Además de un sorprendente poeta, un novelista infatigable y un crítico que no conocía forma alguna de condescendencia, Charlie Feiling fue una persona entrañable, cuya vida exhibió el mismo estilo intransferible que recorre sus textos. Elegante y canyengue, provocador y cultor cuidadoso de la amistad, fue un inglés que nunca terminó de serlo del todo. Este artículo, escrito desde la nostalgia y la celebración, recupera a alguien que valió la pena frecuentar y cuya obra merece seguirse leyendo. (Foto: Alejandra López).

Alguien me dijo un día que había un tipo capaz no sólo de comen­tar libros de poesía sino también de reescribirlos.
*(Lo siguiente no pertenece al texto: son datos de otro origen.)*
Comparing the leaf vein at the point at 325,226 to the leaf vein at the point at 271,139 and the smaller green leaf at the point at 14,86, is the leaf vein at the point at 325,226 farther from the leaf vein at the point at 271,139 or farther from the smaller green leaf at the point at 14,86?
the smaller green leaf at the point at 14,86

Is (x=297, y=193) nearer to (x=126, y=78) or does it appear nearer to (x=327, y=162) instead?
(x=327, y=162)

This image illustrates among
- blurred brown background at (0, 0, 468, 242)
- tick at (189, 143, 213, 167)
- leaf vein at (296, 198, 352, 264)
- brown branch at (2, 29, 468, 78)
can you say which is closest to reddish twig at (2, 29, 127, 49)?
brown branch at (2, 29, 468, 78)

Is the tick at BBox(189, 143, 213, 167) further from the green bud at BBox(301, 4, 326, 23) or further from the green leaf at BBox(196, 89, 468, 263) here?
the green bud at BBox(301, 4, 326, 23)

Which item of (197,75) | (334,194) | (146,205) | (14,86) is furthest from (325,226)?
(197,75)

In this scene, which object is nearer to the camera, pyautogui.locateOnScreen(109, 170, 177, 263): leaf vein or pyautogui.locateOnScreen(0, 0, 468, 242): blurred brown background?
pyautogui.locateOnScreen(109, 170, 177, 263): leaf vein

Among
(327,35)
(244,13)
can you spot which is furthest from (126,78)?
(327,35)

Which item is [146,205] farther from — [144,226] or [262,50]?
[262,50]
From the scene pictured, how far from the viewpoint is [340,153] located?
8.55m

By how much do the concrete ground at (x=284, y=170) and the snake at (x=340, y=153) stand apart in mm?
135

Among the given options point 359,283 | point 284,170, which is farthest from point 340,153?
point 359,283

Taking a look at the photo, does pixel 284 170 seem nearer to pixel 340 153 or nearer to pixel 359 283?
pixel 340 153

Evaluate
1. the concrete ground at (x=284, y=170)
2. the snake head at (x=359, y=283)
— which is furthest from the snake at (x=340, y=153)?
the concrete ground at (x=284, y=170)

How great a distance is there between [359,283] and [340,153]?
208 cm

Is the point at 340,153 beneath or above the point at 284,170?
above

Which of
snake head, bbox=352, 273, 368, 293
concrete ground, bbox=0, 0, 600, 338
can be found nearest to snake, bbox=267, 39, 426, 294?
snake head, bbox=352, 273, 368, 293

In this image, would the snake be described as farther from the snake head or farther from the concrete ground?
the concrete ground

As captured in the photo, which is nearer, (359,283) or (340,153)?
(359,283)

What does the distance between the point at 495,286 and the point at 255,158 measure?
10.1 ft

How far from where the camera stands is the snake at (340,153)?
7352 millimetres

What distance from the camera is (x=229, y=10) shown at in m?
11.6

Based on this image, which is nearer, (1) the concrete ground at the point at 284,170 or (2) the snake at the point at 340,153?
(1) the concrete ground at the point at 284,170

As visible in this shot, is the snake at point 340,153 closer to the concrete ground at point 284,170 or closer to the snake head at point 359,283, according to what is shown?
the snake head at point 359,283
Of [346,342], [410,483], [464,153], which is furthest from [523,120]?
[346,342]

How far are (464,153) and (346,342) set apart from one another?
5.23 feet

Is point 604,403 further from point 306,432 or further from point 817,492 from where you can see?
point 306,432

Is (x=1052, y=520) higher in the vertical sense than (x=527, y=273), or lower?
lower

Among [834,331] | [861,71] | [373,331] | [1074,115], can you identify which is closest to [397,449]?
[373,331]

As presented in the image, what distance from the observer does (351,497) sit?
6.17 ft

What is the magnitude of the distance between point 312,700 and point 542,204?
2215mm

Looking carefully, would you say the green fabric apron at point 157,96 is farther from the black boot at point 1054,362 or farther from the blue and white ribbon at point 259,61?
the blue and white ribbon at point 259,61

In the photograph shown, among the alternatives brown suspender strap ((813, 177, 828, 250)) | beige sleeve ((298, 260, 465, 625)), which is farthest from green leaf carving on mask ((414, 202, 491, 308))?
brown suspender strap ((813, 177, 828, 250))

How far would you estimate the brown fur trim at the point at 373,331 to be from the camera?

Eran los comienzos de la revista Babel y no resultaba fácil encontrar gente dispuesta a escribir bien y gratis a cambio de un prestigio que la revista toda­vía no estaba en condiciones de asegurar. Lo llamé con escepticismo: de las dos razones para sospechar del otro –no conocerlo o conocerlo de­masiado– yo estaba alcanzado por la primera. Cuando Charlie llegó a las oficinas de El Porteño donde entonces se hacía la revista, en diez minutos me hizo pasar de un admirativo rechazo al afecto incondicional: una apa­rente arrogancia, que mantenía a pesar de calzar unas escandalosas ojotas con tiras de goma oscura, fue dejando paso a una inteligencia tan cordial como para suponer en mí una lucidez a la altura de la su­ya. Los dos sabíamos que no era cierto. Pero en su modo de soslayarlo no había condescendencia y yo recibí de entrada uno de los aspectos fundamenta­les del efecto Feiling: con él, uno se volvía realmente in­teligente.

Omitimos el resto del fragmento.